From natural fibres to cruelty-free sourcing, FashionUnited highlights three sustainable womenswear brands that are worth keeping in mind.
Save The Duck
Creating quilted and padded outerwear with cruelty-free sourcing, Italian brand Save The Duck designs jackets, vests and other insulating garments that are warm, comfortable and breathable to wear. With more than 40 locations in its home country, the brand is also sold online – think Farfetch, Zalando and Amazon. Save The Duck is the first Italian company to actually receive a B-Corp certification, which guarantees it meets the highest standards in terms of social and environmental performance. It has replaced goose down with Plumtech®, an innovative technology made from recycled plastic that imitates down fibres. Thanks to their commitment, they’ve saved more than 18 million ducks since 2015. They also donate 1 percent of their turnover each year to companies whose mission is to take care of the environment. Save The Duck sells a large range of outerwear for women (with an average price between 150 and 260 Euro for a quilted jacket), but also proposes a collection for men and children.
Mother of Pearl
Designer Amy Powney designs pieces that are both modern and suitable for the everyday. Sold at John Lewis and Net-a-Porter, the brand has been particularly successful in the industry over the last few years, using only natural fibres and Gots-certified cotton, making sure every worker is paid a living wage. The collections present timeless T-shirts at 95 pounds, but also refined maxi dresses that go up to 895 pounds. With quality at the centre of her brand, Powney works eco-consciously: the brand is certified by the Nordic Swan Ecolabel, the EU ecolabel and FWF. The Lyocell used is from Tencel™, which is produced from sustainably grown wood and in a closed loop process. Her first entirely sustainable line “No Frills” launched in 2018 and she now partners with rental platform Onload, so the clothes can be rented on the brand’s website directly.

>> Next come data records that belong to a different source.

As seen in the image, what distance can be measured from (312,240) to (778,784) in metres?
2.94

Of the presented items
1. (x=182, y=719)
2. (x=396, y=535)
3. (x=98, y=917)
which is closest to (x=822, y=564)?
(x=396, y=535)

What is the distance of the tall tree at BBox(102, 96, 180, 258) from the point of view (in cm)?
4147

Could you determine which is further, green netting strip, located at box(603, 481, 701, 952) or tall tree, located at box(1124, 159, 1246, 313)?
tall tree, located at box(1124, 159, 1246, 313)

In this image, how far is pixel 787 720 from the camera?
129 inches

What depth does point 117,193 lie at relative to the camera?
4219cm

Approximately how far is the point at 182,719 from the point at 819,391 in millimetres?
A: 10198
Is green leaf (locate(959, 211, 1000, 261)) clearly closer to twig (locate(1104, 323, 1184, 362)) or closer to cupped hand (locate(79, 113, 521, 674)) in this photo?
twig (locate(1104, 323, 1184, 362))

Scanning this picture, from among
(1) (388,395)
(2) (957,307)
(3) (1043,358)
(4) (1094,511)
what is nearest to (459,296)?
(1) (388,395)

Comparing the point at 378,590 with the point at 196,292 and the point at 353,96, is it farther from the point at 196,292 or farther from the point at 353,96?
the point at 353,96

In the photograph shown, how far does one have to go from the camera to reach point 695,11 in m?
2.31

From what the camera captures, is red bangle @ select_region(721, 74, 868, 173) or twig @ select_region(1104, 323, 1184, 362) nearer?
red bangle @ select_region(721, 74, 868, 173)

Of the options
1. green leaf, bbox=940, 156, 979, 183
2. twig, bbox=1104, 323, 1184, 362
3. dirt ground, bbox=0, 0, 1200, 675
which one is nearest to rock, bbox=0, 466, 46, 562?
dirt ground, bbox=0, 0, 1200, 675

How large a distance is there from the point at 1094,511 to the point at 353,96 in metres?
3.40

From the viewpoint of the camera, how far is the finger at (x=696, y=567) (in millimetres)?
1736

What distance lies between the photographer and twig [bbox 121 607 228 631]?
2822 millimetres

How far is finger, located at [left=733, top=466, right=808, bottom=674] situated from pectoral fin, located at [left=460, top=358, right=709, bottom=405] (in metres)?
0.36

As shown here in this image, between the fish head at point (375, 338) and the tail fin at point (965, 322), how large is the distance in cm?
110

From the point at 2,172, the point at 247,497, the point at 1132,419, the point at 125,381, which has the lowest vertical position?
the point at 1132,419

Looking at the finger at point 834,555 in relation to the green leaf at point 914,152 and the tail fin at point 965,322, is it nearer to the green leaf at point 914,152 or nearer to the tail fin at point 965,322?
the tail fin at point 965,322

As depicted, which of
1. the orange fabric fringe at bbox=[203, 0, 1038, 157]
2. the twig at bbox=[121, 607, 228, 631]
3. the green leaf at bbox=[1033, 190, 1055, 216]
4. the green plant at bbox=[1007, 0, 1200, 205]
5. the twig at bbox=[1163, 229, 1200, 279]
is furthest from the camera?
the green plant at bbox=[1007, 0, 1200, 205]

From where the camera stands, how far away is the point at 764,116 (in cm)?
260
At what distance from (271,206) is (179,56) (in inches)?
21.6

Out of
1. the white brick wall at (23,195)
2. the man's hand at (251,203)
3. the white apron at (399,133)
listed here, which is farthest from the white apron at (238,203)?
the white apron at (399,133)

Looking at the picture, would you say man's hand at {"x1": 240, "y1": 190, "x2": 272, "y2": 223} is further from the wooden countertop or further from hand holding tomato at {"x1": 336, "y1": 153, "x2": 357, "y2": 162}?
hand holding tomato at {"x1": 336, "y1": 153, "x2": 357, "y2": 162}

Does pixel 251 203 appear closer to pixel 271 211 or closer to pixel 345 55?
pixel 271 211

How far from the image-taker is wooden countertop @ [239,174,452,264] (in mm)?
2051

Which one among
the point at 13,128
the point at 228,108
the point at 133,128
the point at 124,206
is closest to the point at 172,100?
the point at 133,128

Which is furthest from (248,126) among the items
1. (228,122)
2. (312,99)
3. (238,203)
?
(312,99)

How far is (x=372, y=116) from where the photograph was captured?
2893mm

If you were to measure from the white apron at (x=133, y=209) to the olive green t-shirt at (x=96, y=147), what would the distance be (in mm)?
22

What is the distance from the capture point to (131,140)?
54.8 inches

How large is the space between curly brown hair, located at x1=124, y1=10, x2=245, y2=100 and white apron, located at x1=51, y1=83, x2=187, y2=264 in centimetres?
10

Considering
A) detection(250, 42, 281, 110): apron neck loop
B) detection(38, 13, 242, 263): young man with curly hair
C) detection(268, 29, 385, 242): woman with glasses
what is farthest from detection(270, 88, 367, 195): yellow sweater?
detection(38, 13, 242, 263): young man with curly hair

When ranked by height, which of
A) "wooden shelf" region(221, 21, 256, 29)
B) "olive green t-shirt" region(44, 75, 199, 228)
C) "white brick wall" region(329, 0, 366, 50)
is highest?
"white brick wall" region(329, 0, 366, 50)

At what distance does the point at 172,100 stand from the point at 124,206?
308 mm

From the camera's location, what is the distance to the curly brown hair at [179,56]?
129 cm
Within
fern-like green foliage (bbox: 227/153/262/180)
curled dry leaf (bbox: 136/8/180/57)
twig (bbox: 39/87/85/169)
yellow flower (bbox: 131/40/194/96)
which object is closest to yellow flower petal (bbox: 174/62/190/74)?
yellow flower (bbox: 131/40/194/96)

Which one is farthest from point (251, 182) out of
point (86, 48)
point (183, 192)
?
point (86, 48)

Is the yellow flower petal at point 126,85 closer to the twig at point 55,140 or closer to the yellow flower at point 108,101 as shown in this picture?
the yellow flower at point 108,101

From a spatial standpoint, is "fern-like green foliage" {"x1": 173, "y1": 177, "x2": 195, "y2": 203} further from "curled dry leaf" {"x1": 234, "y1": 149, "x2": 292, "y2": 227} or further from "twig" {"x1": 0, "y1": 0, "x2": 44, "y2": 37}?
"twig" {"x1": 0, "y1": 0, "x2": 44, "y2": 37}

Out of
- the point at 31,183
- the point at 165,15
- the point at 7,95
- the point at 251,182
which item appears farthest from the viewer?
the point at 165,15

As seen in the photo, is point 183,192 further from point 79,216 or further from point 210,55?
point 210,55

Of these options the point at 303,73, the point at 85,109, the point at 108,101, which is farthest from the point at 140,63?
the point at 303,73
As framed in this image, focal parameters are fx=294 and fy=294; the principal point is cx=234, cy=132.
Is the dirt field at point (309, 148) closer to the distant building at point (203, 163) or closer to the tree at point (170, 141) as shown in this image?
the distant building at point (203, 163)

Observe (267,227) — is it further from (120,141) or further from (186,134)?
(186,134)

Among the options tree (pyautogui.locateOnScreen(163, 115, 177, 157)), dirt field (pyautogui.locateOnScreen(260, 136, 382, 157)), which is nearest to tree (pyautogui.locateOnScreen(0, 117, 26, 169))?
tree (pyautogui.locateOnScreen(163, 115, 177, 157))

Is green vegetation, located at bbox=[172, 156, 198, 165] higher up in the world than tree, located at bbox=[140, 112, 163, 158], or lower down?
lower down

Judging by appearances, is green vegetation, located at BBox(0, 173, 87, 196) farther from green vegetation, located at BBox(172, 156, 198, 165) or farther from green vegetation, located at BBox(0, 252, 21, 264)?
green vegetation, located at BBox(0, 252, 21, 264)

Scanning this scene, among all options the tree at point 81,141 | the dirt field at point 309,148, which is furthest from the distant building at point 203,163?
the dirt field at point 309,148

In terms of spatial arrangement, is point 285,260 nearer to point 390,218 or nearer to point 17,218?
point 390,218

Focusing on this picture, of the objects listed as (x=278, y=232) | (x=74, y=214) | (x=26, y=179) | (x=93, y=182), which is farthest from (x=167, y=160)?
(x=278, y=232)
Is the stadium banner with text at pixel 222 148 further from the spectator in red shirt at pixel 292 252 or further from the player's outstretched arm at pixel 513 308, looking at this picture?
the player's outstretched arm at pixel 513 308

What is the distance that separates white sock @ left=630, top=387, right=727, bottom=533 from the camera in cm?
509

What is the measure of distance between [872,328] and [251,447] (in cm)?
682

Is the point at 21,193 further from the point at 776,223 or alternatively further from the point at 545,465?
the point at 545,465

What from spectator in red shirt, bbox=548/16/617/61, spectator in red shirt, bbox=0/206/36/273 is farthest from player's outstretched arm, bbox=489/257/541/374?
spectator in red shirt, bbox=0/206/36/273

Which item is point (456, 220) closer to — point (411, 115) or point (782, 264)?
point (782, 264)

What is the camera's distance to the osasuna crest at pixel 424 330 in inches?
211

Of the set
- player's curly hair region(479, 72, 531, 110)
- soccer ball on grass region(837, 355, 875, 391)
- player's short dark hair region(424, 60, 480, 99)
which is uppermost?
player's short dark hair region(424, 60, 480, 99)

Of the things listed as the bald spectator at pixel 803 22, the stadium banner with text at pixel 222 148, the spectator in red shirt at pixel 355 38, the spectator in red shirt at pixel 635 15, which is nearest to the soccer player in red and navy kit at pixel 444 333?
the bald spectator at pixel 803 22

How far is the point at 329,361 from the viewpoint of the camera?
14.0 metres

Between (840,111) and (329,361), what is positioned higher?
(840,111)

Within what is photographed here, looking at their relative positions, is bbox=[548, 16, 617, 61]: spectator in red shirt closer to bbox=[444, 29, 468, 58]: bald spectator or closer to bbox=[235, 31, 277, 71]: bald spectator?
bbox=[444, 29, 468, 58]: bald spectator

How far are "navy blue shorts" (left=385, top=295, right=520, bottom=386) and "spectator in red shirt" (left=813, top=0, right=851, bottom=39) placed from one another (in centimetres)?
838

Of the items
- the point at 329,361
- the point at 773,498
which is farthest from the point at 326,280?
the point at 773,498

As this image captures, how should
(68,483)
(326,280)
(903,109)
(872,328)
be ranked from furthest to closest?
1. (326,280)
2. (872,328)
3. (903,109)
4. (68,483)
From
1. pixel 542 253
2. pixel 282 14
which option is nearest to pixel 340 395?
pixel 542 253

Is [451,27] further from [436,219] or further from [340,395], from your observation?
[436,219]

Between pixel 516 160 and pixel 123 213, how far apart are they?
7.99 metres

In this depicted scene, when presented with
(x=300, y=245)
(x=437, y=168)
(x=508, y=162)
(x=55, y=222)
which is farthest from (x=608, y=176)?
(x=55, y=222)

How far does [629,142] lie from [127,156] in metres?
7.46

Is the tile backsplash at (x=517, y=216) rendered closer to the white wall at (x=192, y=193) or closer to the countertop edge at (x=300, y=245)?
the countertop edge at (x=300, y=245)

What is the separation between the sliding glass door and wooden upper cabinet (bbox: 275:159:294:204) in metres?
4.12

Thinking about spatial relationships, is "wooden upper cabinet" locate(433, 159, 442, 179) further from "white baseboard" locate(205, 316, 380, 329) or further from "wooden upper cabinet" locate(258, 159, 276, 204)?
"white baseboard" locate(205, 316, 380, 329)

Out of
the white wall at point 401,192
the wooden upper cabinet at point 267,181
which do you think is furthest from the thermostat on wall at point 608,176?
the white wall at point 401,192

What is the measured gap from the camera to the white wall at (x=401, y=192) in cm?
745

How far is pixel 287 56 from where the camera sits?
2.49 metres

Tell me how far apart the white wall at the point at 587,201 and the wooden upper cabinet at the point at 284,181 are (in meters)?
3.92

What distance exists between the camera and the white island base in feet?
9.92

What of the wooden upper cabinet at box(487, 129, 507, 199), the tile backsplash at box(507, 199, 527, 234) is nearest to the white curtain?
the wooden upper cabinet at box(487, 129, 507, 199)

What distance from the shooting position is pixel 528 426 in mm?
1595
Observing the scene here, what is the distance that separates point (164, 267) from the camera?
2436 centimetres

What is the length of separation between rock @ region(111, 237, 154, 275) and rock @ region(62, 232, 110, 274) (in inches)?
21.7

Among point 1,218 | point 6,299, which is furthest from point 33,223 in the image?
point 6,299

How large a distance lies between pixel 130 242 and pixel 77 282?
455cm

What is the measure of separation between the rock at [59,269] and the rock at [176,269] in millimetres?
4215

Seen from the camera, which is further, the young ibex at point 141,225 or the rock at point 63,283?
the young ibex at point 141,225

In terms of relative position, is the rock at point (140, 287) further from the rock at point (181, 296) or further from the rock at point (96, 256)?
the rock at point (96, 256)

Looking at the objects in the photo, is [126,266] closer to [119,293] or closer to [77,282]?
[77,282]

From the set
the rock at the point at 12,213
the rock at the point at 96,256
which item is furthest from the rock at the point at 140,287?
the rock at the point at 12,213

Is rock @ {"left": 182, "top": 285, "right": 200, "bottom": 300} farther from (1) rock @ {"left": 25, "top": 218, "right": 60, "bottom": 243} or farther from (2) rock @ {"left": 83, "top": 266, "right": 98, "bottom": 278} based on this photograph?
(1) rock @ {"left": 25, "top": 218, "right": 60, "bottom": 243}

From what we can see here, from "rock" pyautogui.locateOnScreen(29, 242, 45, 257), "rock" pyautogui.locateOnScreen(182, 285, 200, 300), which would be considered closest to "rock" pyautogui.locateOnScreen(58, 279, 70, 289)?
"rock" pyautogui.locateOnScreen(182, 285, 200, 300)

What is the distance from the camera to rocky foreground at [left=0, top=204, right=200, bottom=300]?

Boyish Jeans was launched by Jordan Nodarse, previous denim director of sustainable brand Reformation. His denim brand is made of pieces designed in LA, all mixing vintage-inspired aesthetics with timeless cuts. Sold worldwide on Farfetch, Zalando and Free People, the jeans range from 76 dollars for a classic straight-leg style to 188 dollars for a colourful wide-leg. All designed with cruelty-free processes, the collections are approved by the Oeko-Tex Standard 100, made from natural plant-based dyes and feature Dystar indigo – using 80 percent less sulphates than traditional indigo. The cotton is organic and certified OCS 100 and GRS recycled fabrics are also used. The company partners with 1 percent for the planet, a non-profit regrouping companies that give at least 1 percent of their annual profits to sustainable organisations – Solar Sister and Keep a Breast are two Boyish Jeans partners with.